What you have to do: Look through the entries below and extract exactly the lines from the one containing "Naklejka premium Unicycle Black silhouette" through the one containing "Kleid Gr. wählbar grau/rot Pinguin", ends included.

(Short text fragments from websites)
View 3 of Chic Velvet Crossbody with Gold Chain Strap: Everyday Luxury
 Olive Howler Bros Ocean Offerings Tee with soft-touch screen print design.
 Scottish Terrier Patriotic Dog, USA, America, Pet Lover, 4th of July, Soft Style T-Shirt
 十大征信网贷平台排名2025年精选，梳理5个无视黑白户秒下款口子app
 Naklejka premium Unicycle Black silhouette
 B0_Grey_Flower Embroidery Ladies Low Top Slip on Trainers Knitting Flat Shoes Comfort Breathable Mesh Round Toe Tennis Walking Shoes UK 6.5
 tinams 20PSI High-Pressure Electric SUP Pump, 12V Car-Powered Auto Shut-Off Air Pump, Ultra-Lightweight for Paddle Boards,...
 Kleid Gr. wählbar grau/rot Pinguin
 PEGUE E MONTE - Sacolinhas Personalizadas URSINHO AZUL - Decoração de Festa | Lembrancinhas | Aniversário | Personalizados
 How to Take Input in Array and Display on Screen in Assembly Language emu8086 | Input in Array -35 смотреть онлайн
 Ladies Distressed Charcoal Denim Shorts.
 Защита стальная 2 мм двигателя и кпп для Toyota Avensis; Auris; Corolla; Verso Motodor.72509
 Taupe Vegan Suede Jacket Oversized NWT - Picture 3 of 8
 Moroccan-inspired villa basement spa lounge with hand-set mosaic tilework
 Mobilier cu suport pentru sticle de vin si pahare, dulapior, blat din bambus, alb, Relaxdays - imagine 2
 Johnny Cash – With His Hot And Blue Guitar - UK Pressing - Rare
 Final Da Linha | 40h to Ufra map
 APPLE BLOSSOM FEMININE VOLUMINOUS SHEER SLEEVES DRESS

Result for this exercise:
 Naklejka premium Unicycle Black silhouette
 B0_Grey_Flower Embroidery Ladies Low Top Slip on Trainers Knitting Flat Shoes Comfort Breathable Mesh Round Toe Tennis Walking Shoes UK 6.5
 tinams 20PSI High-Pressure Electric SUP Pump, 12V Car-Powered Auto Shut-Off Air Pump, Ultra-Lightweight for Paddle Boards,...
 Kleid Gr. wählbar grau/rot Pinguin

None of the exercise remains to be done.